Power Spectral Density and Energy Spectral Density are both Fourier transform of autocorrelation?

Question

I've been looking into both of these quantities and feel like I have a good understanding intuitively of what they each represent but according to Wikipedia both the PSD and the ESD can be computed as the Fourier Transform of the Autocorrelation function of the time-domain signal. $$ PSD = \lim _{T\to \infty }{\frac {1}{T}}|{\hat {x}}_{T}(f)|^{2}\, = \int_{-\infty}^{\infty}R_{xx}(\tau)e^{-i2\pi f\tau }\,d\tau ={\hat {R}}_{xx}(f) $$ $$ ESD \triangleq \left|{\hat {x}}(f)\right|^{2} = \int_{-\infty}^{\infty}R_{xx}(\tau)e^{-i2\pi f\tau }\,d\tau $$

Perhaps I have misunderstood but if I have not could someone help me make sense of that ?

Answer 1

The apparent contradiction is caused by the fact that the autocorrelation function is defined differently for different signal classes. For deterministic signals with finite energy, the autocorrelation is defined as

$$r_x(\tau)=\int_{-\infty}^{\infty}x(t)x(t+\tau)dt\tag{1}$$

Its Fourier transform is the squared magnitude of the Fourier transform of the signal, which equals the energy density spectrum:

$$\mathcal{F}\big\{r_x(\tau)\big\}=\big|X(\omega)\big|^2\tag{2}$$

For deterministic signals with finite (but non-zero) power, the autocorrelation is defined as a limit:

$$r_x(\tau)=\lim_{T\to\infty}\frac{1}{T}\int_{-T/2}^{T/2}x(t)x(t+\tau)dt\tag{3}$$

The Fourier transform of the autocorrelation given by $(3)$ is the power spectrum of the deterministic signal $x(t)$. It can be shown that the power spectrum can also be directly expressed in terms of $x(t)$:

$$S_x(\omega)=\lim_{T\to\infty}\frac{1}{T}\left|\int_{-T/2}^{T/2}x(t)e^{-j\omega t}dt\right|^2\tag{4}$$

Finally, if a signal is modeled as a wide-sense stationary process, its autocorrelation is defined in terms of the following expectation:

$$R_X(\tau)=E\big\{X(t)X(t+\tau)\big\}\tag{5}$$

As to be expected, the corresponding power spectrum is given by the Fourier transform of $(5)$.

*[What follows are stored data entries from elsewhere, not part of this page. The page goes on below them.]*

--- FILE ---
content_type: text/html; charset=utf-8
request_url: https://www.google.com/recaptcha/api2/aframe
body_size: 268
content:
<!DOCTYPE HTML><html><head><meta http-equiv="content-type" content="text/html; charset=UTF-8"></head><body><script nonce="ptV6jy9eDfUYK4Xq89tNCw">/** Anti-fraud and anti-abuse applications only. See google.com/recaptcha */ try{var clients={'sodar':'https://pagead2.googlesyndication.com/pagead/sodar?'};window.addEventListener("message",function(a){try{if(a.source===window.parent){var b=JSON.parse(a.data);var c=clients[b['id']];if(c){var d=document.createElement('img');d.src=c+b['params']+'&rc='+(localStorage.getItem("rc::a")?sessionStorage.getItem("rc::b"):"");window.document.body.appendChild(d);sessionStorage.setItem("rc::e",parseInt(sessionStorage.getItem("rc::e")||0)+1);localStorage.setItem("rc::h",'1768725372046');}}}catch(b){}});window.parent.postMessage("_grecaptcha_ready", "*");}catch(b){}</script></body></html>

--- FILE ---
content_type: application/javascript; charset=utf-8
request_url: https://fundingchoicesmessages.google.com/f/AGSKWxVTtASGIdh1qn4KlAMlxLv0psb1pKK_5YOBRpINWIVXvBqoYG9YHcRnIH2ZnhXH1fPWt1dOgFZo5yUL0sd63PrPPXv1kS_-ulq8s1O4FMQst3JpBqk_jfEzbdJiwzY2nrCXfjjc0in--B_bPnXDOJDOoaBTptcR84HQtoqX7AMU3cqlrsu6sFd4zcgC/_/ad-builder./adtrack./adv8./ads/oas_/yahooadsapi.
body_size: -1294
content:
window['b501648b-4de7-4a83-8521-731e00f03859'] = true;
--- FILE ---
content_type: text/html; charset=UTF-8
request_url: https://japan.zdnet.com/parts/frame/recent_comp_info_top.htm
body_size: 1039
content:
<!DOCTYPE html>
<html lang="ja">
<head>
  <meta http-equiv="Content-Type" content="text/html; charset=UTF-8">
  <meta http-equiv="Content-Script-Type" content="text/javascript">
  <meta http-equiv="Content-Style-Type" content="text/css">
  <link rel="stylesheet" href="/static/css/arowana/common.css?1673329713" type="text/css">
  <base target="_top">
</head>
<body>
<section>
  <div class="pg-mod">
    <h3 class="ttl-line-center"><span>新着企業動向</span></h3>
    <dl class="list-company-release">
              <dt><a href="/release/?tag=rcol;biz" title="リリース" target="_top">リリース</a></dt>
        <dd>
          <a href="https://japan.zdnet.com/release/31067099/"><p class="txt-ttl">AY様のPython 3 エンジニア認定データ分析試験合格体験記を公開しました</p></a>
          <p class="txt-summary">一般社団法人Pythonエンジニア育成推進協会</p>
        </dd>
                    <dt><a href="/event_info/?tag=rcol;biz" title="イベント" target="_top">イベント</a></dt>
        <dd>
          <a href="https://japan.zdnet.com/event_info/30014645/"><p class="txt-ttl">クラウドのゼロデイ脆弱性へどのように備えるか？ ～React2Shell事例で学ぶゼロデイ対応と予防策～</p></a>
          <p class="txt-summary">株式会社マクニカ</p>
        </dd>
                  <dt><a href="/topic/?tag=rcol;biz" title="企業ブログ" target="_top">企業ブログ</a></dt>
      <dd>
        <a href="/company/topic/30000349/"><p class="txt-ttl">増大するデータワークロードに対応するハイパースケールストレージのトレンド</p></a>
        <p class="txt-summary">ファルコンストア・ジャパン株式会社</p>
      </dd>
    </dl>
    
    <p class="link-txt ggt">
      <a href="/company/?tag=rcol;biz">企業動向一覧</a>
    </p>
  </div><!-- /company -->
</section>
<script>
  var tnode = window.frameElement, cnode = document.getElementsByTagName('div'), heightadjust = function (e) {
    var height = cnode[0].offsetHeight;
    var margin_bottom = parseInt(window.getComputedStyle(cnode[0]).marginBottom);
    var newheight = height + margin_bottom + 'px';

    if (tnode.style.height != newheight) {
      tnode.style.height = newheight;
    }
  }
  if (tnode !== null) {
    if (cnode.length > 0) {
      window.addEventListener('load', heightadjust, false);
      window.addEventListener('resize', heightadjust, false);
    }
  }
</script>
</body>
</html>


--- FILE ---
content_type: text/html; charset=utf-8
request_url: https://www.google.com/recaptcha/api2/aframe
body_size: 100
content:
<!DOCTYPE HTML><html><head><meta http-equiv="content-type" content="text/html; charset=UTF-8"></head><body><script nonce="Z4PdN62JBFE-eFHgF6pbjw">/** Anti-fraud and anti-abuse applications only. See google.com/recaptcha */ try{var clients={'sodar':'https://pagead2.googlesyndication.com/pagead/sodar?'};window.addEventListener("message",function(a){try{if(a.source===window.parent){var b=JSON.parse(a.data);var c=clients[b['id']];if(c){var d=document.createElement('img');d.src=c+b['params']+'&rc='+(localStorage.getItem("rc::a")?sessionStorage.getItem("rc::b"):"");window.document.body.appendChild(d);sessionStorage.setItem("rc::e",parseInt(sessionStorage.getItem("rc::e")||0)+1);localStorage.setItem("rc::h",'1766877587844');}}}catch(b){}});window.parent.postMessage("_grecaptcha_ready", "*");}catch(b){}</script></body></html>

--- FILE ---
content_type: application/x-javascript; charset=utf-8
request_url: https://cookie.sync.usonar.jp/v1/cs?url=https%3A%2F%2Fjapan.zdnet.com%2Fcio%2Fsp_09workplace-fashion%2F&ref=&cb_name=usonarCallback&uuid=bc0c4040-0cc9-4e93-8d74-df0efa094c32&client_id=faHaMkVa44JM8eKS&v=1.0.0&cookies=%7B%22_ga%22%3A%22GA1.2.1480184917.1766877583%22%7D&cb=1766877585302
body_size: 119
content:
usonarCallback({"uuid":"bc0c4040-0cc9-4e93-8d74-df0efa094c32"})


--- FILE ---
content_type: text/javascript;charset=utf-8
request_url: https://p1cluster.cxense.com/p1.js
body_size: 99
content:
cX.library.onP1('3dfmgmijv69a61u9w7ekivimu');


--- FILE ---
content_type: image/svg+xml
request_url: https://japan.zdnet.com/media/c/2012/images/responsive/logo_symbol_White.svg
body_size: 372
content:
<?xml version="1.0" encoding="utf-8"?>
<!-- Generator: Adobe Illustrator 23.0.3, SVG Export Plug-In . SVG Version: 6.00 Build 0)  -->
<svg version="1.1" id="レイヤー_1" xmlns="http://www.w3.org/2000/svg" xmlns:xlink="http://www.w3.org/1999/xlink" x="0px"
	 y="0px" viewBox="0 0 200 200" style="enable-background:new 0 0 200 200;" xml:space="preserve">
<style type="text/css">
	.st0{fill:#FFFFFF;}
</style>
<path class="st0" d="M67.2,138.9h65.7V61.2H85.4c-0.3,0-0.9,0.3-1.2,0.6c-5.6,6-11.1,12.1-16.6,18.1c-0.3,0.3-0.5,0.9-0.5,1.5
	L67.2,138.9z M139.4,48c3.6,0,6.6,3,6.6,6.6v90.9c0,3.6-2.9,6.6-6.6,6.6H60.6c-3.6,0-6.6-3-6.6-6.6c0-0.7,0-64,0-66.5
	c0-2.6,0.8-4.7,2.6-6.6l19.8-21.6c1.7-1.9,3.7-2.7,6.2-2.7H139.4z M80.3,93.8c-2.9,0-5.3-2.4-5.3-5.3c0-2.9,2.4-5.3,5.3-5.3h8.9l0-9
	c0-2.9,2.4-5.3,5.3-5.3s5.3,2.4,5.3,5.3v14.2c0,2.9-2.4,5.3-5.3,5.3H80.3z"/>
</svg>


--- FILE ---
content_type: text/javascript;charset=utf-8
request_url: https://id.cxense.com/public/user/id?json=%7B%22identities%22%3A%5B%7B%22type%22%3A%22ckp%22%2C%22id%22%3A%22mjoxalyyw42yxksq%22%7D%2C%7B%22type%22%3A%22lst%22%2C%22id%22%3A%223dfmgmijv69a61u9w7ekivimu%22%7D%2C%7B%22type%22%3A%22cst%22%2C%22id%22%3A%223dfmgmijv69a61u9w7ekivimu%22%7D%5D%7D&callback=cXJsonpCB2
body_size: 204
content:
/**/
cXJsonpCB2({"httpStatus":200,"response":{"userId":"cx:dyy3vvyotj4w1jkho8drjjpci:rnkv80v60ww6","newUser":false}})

Hence, even though in all cases we compute the Fourier transform of an autocorrelation function, the results are different due to the different definitions of the autocorrelation function for various signal types.

Answer 2

The difference between PSD and ESD relates the difference between power signals and energy signals.

They are NOT defined through the Fourier Transform (FT) of the autocorrelation but as the squared magnitude of the signal spectrum. You CAN calculate them as the FT of the autocorrelation due the following mathematical relationship

$$r_{xx}(t) = x(t)*x(-t) \leftrightarrow R_xx(\omega) = X(\omega)\cdot X^{'}(\omega) = |X(\omega)|^2 = \text{PSD}(\omega)$$

In other words the autocorrelation can be calculated as the convolution between the signal and it's time inverse. In the frequency domain this is equivalent the product of the spectrum with it's conjugate and hence you get the PSD.